Wayne Bishop posted Jun 30, 2013 1:55 AM (GSC's remarks follow): > > At 07:34 PM 6/28/2013, GS Chandy wrote: > > >[Insofar as I have understood your approach to > >changing such <snip> > His point was there is plenty of real research on > effective teaching > and learning of reading and, by extension, teaching > and learning of > mathematics. Reflecting the unprofessional nature of > the industry, > most of our our colleges of education ignore it > completely in > deference to their "research-based", "authentic" > convictions that is > far closer to religion than to research. > (The comments below are written by GSC as an 'outsider' to the US educational system. Their validity [if any] will depend entirely on appropriate stakeholders in the US education system examining and confirming/modifying them).
Quite possibly Mr Reid Lyon's (and/or the other person's) contentions about the inadequacies of the colleges of education are justified.
Possibly there is plenty of 'real research [being conducted] on effective teaching and learning of reading and, by extension, teaching and learning of mathematics'. (I have not seen this research - but I do wish to pose a question: Does this research identify one or more real problems with the state of education - and does it then suggest any practical way[s] to tackle some or all of those problems? [If it does not do that, the research may not be 'really' worth much]).

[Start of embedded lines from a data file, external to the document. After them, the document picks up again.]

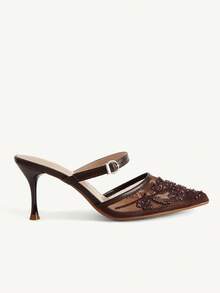 CUCCOO CHICEST Women Shoe Spring And Summer New Models, Mesh Embroidery Pointed Mueller Sandals, Buckle Thin Heels And Half-Drag High Heels, Retro Light And Familiar - Brown - View 5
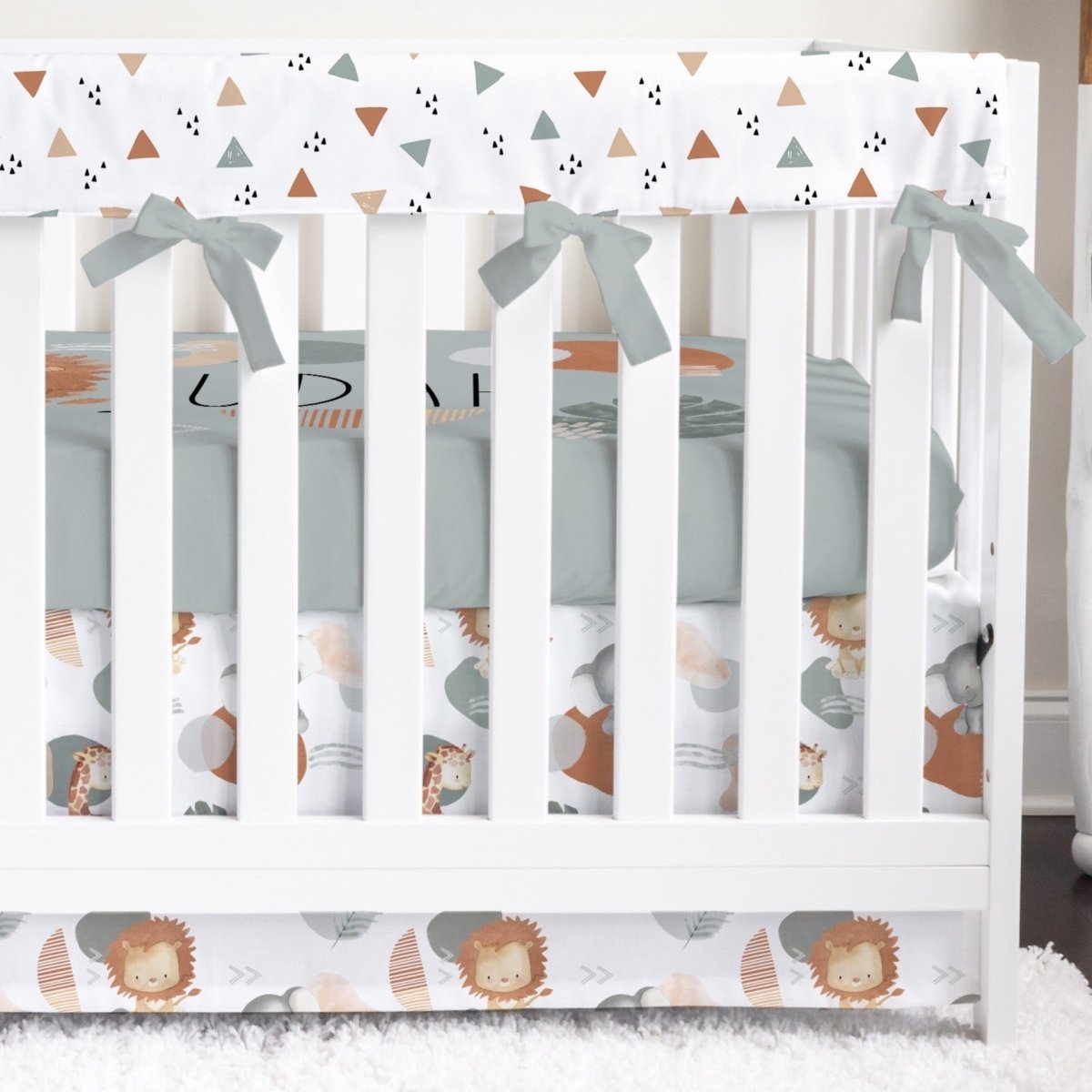 Modern Lion Dark Personalized Crib Bedding - gender_boy, Modern Lion, text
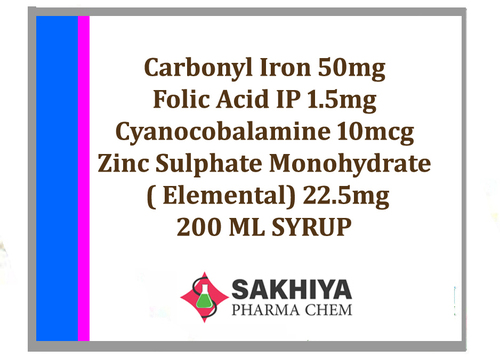 Carbonyl Iron Folic Acid Cyanocobalamine Zinc Sulphate Monohydrate 200ml Syrup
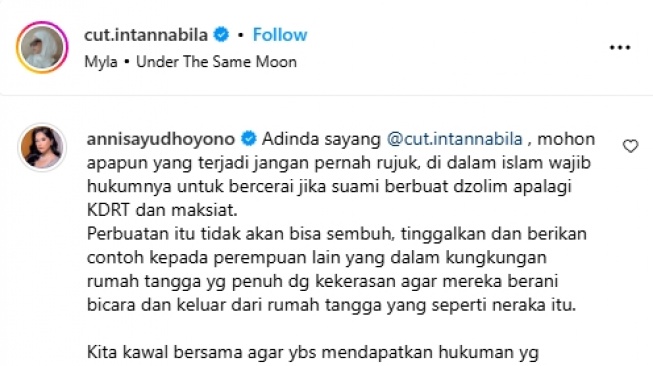 Cut Intan Nabila dapat dukungan Annisa Yudhoyono (Instagram/@cut.intannabila)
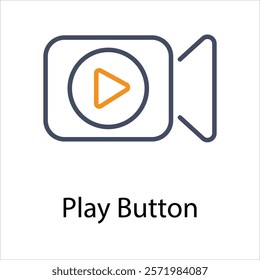 Play Button Vector icon stock illustration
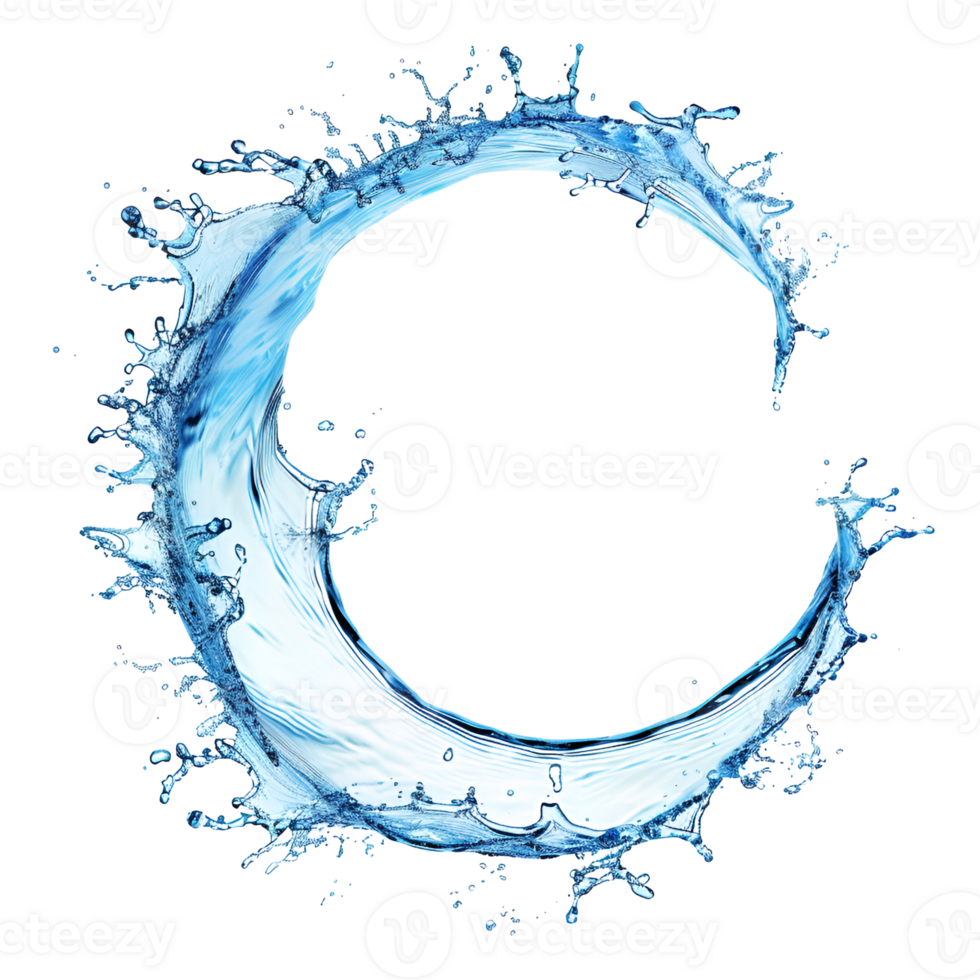 AI generated water circle splash on transparent background png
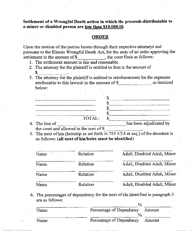 Document preview: Settlement Order - Wrongful Death Action in Which the Proceeds Distributable to Minor or Disabled Person Are Less Than $10,000 - Cook County, Illinois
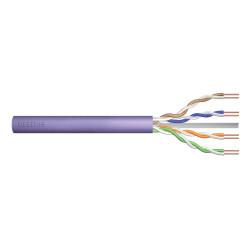 Kabel teleinformatyczny instalacyjny DIGITUS kat.6, U/UTP, Dca, drut, AWG 23/1, LSOH, 50m, fioletowy, ofoliowany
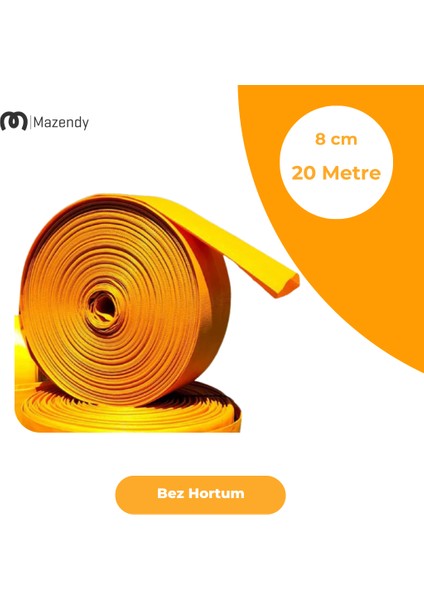 Süper Örme Bez Salma Sulama Hortumu 8cm x 20M Dayanıklı Yassı Bahçe Hortumu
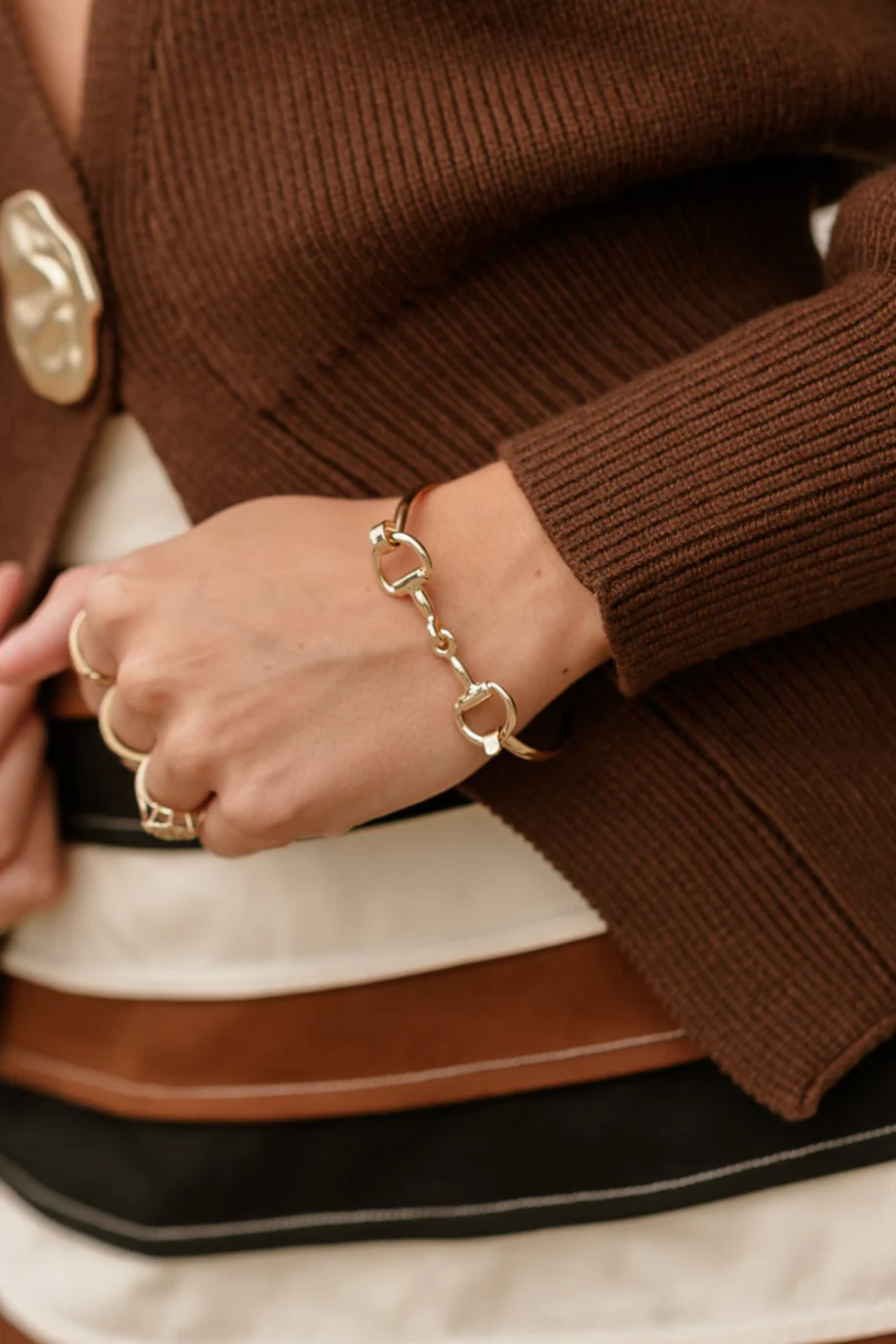 Ramona Gold Chain Hook Bangle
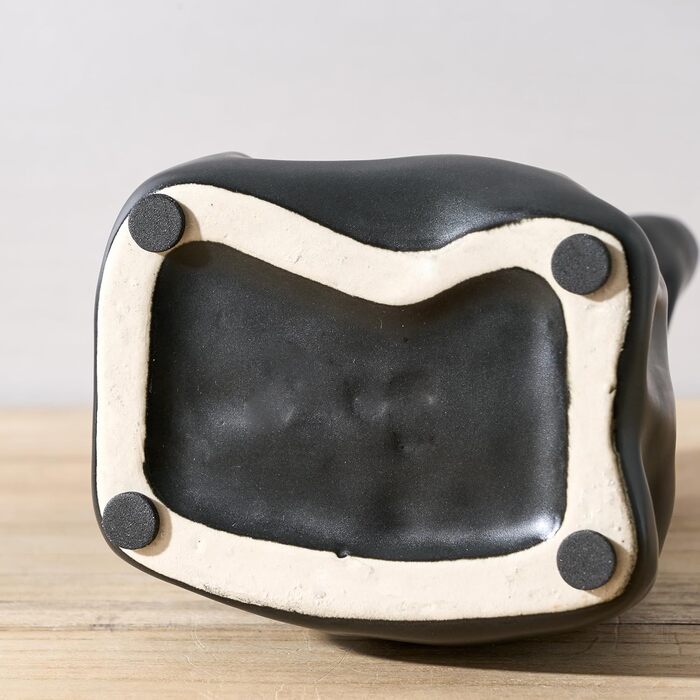 Керамічна ваза, блакитно-коричневий дизайн, ваза в скандинавському стилі для декору, сучасна ваза для вітальні, спальні, кухні, передпокою, ванної кімнати (матова чорна, 16,2 см)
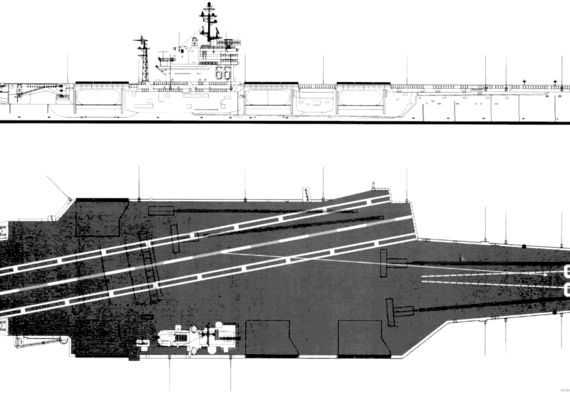 Авианосец USS CV-66 America 1967 (Aircraft Carrier) - чертежи, габариты, рисунки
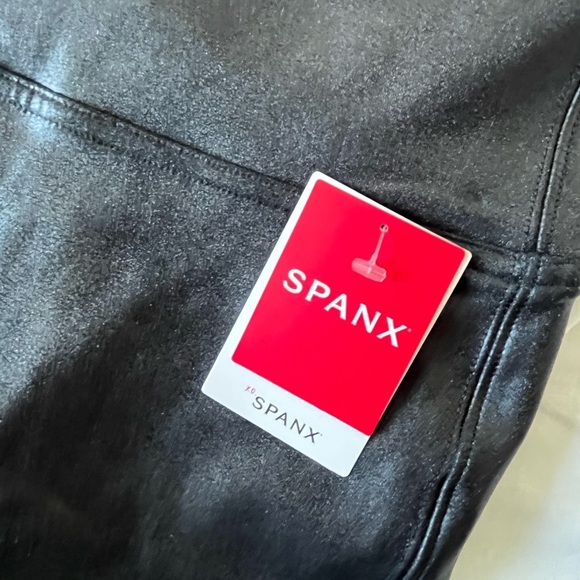 NWT Spanx Black Faux Leather Leggings  SIZE SMALL - Picture 7 of 10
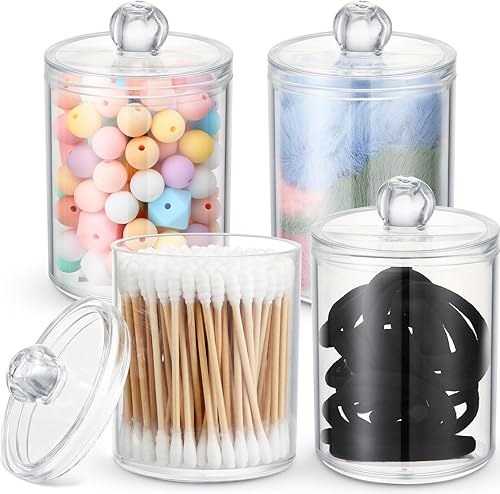 Maxdot 24 tarros organizadores de baño de boticario, tarros de acrílico transparente con tapas, recipientes de tocador para baño, recipientes de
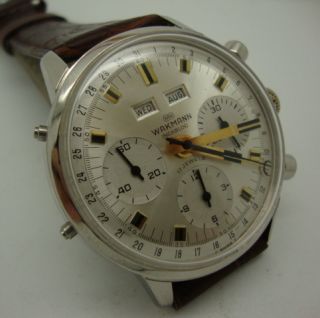 vintage wakmann gigandet breiling chronograph .3 regester triple date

Almost certainly, your US colleges of education are nowhere near "as good as they can be". Are they making genuine efforts to become "as good as they can be"? (If they are not making such efforts, then they are failing to do something that is essential for any such institution).
It surely is wrong of the colleges of education 'to ignore this real research into teaching' (if they are indeed doing so). If this charge is justified, then they clearly are NOT making the needed efforts to become "as good as they can be".
It is possible that the colleges of education may be hewing to some attitudes that are 'closer to religion' than to 'scientific education'.
All that accepted, the prescriptions to "BLOW UP THE SCHOOLS OF EDUCATION" and to "PUT THE EDUCATION MAFIA IN JAIL!" are profoundly mistaken as possible cures (and they are based on a completely wrong diagnosis of the illness). I have in earlier posts indicated why they are mistaken.
Such statements may be OK if they comes from a layperson or a frustrated parent of a student who is not being taught to learn effectively. It is NOT OK for 'experts' in the field of education to make such prescriptions (even satirically or in jest). 'Experts' who make such prescriptions do need to learn to respect the field of education somewhat more.
(By the above argument, I do not mean to imply that the 'colleges of education' are adequately respecting their field of endeavour - which they are clearly not doing if they aren't striving "to be the best they can be").